Since a Bit can either be 0 or 1, you might have guessed that a chunk of memory can be represented in a Binary system. For example, 1-byte memory holds 8 bits and some of these bits can be either 0 or 1. From this chunk of memory, we can derive a decimal number (base10).

For example, a binary number 0110 1101 in decimal number system will be 0*2⁷ + 1*2⁶+1*2⁵+0*2⁴+1*2³+1*2²+0*2¹+1*2⁰ which will account to 109. In base16 (hexadecimal), that would be 6D (6*16¹+13).

Similarly, if you have a larger chunk of memory, like a 32-bit or 64-bit memory, it can be also be translated to a decimal number or hexadecimal number. The reverse is also possible. You can convert a decimal number to binary number or hexadecimal number.

Signed and UnSigned integers

Let’s consider 1-byte of memory. The smallest value of 1-byte memory will be 0 and 0000 0000 in Binary or 00 in Hexadecimal. The largest value of 1-byte memory will be 255 and 1111 1111 in Binary or FF in Hexadecimal.

Hence we can say that 1-byte can represent 256 distinct values. 1-byte memory is sufficient enough to store any value between 0 and 255. Then what about negative numbers? Since 1-byte can store 256 numbers, we can store a negative number between 0 to -255.

An unsigned integer is an integer without a positive or negative sign. An unsigned integer always has a positive value. Hence a 1-byte memory can be used to represent an unsigned integer between values 0 and 255.

In contrast, a signed integer can have a positive or negative sign. Since we have 8 bits in a byte, we can use the left-most bit to store the sign of the number while the other 7 bits can be used to store the value. If the left-most bit is 1, then it is a positive value else it is a negative value.

Since we have only 7 bits to store actual data, the maximum value we can store is 127. So if our byte in the binary representation looks like 1111 1111, then it represents -127 value in the decimal number system.

However, 0000 0000 is +0 while 1000 0000 is -0 but 0 can not have a sign and its meaningless. Hence, we simply use a representation of -0 to store -128. This way, a signed 8-bit integer can hold values between -128 to 128.

Handling negative numbers in the binary number system is not as easy as it sounds. Computers mostly use two’s complement to represent a signed integer. Using left-most bit to store the sign might help us get the actual value of the integer in the decimal system, but it makes arithmetic calculations between different binary numbers unpredictable.

💡 You can read about Two’s complement from this Wiki article. If you need to understand in details how Two’s complement is calculated and implemented in actual calculations, this video brilliantly explains it.

In the end, 2’s complement is just calculating 1’s complement and adding 1 to the resulting binary number. And 1’s complement is generated by flipping all the bits of a number such that 1 becomes 0 and 0 becomes 1.

So in general, when we speak about an N-bit unsigned integer, it can hold a value between 0 and (the maximum value of an N-bit binary number minus 1). While an M-bit signed integer can hold a value between (negative of the maximum value of an (M-1)-bit binary number) and (the maximum value of (M-1)-bit binary number).

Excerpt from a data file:
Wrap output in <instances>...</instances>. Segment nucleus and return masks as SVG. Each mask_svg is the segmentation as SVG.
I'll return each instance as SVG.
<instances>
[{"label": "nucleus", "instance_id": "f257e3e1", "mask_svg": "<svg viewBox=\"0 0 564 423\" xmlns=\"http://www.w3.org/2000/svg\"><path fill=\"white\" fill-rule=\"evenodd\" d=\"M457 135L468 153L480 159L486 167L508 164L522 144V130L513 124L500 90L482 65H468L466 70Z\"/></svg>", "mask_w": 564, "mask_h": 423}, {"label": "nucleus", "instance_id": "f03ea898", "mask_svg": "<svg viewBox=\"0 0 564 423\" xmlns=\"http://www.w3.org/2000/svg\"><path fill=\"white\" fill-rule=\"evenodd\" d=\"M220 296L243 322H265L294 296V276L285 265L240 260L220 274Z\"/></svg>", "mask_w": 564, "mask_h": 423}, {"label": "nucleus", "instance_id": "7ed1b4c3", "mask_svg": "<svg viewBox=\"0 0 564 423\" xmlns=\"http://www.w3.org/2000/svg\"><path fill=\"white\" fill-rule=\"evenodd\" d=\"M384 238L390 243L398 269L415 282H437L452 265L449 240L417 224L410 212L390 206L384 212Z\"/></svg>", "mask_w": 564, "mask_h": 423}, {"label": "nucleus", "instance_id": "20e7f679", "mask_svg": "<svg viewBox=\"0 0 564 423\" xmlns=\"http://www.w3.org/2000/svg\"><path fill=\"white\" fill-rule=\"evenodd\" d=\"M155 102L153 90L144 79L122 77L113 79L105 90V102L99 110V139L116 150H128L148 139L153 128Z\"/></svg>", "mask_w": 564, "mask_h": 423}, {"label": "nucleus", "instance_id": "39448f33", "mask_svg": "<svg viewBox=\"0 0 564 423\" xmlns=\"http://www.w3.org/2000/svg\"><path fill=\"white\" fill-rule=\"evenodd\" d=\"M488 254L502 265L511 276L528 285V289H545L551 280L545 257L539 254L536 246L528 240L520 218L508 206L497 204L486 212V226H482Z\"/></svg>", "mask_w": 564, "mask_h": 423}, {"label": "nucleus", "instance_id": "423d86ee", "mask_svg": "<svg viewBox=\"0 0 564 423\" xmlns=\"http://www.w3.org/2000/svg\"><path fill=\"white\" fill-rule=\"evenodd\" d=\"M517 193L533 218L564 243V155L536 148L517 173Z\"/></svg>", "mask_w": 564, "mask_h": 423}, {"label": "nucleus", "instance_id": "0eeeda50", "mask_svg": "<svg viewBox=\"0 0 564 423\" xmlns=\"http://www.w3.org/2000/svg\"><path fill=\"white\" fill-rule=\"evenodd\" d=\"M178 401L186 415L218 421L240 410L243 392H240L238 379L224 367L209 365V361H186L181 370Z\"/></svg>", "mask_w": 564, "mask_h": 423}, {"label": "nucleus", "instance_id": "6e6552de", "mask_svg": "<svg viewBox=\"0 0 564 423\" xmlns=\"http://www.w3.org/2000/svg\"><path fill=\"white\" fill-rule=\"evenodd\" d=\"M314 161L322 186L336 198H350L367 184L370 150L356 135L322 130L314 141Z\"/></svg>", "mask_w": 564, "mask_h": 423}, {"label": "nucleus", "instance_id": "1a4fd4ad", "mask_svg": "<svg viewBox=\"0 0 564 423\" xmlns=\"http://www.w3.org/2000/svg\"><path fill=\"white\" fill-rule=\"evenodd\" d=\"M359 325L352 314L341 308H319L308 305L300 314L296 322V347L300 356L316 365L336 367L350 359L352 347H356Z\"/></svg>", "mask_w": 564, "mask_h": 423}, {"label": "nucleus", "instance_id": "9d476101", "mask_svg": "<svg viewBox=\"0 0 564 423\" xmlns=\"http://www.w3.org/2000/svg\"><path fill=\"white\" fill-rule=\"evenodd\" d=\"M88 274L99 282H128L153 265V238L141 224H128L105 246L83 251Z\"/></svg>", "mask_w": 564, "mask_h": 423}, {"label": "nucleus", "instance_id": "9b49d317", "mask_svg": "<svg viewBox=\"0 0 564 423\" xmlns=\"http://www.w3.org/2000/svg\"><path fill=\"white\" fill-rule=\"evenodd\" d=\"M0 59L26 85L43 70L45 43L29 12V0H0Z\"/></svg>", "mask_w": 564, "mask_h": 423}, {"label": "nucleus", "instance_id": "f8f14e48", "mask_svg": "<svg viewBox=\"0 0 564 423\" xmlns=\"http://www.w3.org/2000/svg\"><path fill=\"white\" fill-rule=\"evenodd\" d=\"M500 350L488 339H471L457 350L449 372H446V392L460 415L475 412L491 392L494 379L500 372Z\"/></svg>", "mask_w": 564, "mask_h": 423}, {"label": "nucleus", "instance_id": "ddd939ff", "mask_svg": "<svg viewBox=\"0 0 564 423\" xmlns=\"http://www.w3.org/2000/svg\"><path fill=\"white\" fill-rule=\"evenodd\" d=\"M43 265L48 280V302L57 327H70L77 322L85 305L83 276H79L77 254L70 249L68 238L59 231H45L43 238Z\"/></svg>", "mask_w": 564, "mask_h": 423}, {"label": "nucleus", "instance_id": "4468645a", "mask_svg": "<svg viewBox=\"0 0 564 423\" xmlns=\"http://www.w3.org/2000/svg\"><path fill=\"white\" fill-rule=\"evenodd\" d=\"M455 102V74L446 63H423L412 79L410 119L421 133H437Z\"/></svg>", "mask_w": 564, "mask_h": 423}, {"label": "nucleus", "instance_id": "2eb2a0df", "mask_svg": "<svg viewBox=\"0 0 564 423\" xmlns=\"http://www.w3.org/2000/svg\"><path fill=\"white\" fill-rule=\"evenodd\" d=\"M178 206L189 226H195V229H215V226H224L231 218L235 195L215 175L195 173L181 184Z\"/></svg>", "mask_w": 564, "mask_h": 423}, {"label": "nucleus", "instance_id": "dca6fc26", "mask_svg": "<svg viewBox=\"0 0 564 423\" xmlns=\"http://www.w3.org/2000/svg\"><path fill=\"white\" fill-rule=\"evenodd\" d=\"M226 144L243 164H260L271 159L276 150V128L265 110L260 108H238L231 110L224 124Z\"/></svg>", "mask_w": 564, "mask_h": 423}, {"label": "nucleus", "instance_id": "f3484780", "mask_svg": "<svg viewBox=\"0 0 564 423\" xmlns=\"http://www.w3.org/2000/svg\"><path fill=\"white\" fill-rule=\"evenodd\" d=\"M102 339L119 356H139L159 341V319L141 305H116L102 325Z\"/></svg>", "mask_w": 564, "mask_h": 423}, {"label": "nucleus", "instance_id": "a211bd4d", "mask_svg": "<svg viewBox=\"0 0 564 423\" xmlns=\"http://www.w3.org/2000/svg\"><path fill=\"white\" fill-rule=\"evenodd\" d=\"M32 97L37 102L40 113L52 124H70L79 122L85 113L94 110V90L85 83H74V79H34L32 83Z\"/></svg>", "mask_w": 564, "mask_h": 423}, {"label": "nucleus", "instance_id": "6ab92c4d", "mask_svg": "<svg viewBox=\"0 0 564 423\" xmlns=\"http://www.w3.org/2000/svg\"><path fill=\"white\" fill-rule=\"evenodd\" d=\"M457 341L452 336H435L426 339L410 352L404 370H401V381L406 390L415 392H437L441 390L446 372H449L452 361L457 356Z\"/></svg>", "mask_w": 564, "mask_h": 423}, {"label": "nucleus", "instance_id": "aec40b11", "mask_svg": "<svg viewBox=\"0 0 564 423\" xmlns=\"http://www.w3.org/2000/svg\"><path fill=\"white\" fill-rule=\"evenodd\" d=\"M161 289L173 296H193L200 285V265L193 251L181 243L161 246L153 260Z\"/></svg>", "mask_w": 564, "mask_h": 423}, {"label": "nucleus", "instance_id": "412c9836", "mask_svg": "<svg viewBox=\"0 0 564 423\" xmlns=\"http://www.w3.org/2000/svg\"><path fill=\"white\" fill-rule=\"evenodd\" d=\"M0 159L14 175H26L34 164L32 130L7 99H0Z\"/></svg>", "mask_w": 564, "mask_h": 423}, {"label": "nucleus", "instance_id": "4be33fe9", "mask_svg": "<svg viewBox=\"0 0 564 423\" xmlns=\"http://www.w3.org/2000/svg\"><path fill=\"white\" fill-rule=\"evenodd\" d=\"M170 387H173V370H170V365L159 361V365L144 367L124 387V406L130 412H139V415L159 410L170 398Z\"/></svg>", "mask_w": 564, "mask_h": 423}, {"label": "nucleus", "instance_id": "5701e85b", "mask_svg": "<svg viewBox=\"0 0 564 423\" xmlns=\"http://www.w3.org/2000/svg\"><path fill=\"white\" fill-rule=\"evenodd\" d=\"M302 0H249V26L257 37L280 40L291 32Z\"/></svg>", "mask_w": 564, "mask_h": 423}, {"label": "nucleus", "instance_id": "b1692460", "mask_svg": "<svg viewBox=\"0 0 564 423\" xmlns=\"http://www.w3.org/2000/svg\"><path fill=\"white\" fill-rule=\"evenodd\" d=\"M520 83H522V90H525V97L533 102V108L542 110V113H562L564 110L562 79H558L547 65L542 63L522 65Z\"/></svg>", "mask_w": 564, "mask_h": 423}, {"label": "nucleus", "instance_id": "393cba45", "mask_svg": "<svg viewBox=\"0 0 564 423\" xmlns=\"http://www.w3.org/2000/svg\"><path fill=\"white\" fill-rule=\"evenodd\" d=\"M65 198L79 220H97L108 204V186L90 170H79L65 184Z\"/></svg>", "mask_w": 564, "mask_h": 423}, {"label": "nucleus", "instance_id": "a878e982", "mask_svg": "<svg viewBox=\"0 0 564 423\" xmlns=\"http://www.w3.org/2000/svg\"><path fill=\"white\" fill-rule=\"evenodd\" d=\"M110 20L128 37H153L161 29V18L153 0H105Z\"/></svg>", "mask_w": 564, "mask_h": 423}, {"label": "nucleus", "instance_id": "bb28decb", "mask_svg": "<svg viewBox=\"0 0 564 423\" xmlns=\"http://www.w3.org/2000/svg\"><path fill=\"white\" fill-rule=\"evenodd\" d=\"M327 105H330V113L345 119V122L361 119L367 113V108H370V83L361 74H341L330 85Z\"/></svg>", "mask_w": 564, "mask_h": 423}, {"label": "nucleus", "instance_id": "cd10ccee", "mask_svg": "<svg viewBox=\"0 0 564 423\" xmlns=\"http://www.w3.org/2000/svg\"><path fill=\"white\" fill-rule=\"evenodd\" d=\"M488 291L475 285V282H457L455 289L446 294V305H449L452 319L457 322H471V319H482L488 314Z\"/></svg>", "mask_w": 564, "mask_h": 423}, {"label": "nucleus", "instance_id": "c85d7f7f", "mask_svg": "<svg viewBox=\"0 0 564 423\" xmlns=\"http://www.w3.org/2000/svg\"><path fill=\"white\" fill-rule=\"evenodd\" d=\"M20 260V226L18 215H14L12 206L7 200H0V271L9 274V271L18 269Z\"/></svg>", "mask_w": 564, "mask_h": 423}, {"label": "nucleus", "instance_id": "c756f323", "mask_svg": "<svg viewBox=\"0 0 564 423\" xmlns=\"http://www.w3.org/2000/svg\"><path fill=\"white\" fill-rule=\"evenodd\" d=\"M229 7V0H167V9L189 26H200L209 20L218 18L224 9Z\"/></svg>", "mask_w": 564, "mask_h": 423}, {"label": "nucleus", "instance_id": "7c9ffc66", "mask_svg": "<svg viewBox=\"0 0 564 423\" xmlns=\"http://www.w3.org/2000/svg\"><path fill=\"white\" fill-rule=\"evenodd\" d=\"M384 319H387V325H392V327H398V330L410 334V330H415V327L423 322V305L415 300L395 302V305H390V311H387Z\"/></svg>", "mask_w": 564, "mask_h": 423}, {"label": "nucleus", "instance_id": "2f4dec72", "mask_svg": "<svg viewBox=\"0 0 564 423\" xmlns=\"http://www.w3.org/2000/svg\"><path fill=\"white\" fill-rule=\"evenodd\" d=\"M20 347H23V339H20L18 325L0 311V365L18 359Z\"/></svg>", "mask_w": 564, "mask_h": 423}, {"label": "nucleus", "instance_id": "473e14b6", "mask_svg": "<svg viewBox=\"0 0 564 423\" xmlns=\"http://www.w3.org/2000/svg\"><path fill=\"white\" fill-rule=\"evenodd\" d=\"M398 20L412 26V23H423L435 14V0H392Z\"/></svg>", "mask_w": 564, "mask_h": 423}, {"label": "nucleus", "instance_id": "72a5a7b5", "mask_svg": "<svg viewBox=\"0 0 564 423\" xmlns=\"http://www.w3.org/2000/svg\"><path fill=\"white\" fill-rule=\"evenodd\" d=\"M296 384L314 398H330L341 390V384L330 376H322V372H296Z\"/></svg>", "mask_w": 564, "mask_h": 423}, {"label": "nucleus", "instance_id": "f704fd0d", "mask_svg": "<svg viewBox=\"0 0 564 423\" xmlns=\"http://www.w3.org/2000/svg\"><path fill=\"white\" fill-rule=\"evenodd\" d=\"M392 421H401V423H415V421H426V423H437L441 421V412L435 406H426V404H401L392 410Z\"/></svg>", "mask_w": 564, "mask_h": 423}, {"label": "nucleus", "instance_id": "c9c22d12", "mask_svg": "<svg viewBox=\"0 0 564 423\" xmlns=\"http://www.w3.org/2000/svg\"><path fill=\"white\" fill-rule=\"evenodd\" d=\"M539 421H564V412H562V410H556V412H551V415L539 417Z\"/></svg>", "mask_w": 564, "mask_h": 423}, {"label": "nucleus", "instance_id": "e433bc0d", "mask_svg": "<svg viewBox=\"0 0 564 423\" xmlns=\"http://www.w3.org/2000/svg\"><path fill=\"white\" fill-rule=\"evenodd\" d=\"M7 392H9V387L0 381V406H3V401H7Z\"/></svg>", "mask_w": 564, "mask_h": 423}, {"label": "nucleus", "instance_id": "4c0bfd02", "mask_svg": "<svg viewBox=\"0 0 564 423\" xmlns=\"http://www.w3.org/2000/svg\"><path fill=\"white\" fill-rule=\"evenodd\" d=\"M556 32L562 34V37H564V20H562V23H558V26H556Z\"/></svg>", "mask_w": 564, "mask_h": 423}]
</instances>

> [PROBLEMS]:
A - Turn the paragraph of the text on binary numbers that begins "In the end, 2’s complement" into a short list that keeps its main facts.
B - Gather every line of the records that contains the string "return", copying each line in full.
The text on binary numbers and the records have no connection to each other.

> [TASK RESULTS]:
A -
- 2's complement: compute the 1's complement, then add 1 to the resulting binary number.
- 1's complement: flip every bit of a number, so 1 becomes 0 and 0 becomes 1.

B -
Wrap output in <instances>...</instances>. Segment nucleus and return masks as SVG. Each mask_svg is the segmentation as SVG.
I'll return each instance as SVG.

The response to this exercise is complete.